Less a show than a play and less a play than a meditation, 11 and 12, Peter Brook’s production of a religious dispute over the number of times a prayer should be recited, is the exact opposite of epic theatre. It’s a whisper in the dark that creeps into your bones and unsettles you with its intellectual purity.

It’s the sort of Brook show that makes you think you’re not really good enough to live in the world, let alone go to the theatre. It eschews any noise or abrasion. It is beautifully done and exquisitely lit. It expresses quiet horror at the thought of warfare and massacre stemming from one little prayer bead. And it chills the blood, not warms it.

The simple spirituality in Brook’s work is a complex map of mystical journeys and undertakings. But no other director could create a scene in which the colour of excrement is discussed, with turds and toilet paper, and make it not only inoffensive, but almost charming.

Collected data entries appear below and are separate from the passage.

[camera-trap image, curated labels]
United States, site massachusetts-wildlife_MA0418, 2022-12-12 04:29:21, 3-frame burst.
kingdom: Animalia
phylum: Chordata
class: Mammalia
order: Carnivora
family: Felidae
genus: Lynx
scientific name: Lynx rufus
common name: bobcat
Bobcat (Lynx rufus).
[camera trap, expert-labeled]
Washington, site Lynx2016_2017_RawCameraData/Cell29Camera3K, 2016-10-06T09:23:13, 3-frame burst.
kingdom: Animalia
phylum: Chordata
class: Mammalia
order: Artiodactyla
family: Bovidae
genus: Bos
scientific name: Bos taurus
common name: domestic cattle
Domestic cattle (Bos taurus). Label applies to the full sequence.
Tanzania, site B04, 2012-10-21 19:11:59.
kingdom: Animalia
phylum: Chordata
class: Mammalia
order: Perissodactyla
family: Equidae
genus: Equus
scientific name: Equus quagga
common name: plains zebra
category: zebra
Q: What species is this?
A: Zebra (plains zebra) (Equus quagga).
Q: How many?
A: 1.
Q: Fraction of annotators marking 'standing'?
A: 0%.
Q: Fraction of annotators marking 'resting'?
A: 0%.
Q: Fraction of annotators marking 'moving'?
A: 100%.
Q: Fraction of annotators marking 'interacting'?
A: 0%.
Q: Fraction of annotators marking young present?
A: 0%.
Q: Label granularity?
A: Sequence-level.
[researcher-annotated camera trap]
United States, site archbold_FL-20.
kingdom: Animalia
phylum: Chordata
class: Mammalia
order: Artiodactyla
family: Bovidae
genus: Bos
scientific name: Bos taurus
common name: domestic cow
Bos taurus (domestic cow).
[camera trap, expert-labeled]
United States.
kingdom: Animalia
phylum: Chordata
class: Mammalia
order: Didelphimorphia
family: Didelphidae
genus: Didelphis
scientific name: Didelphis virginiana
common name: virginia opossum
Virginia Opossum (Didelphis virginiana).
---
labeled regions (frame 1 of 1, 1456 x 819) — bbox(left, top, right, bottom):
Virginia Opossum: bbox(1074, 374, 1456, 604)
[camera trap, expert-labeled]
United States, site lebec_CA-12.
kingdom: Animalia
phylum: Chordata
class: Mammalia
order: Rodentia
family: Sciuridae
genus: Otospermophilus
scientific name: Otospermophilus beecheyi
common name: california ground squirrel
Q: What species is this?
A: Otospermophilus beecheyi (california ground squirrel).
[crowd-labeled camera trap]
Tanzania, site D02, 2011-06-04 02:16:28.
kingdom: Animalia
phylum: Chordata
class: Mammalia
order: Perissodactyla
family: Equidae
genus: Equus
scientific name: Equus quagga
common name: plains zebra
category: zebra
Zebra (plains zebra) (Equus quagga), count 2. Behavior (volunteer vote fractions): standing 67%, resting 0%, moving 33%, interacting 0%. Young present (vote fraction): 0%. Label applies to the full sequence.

The doctrinal dispute is told in the form of a third person narrative fable, adapted by Brook’s longstanding collaborator Marie-Helene Estienne from the work of Amadou Hampate Ba, whose book Tierno Bokar is the source of both this piece and its precursor seen here a few years ago.

Brook is drawn to the issue of the place of religion in everyday life, not to draw moral conclusions, but to live through frightening contradictions.

His mixed-race actors – American, Palestinian, African, Spanish and French, with a Japanese musician (Brook’s regular accompanist, Toshi Tsuchitori) who sits on the side of the red strips of carpet with a battery of drums, xylophones, and wind instruments – are themselves the embodiment of tolerance and collaboration that the whole project represents; it is co-commissioned by the Barbican, Brook’s own Bouffes du Nord, and the Grotowski Institute in Wroclaw.

I just wish I could love the 100-minute show as much as I admire it, even though lines like “God is the embarrassment of the human mind” test one’s patience for a second or two. But, again, no other director can take the cliché of a boat ride in an improvised hammock of red silk and make that work, too. And but still more, while the issues are super-humane, the atmosphere is a little too pious for total comfort. Which is probably what Brook is aiming for.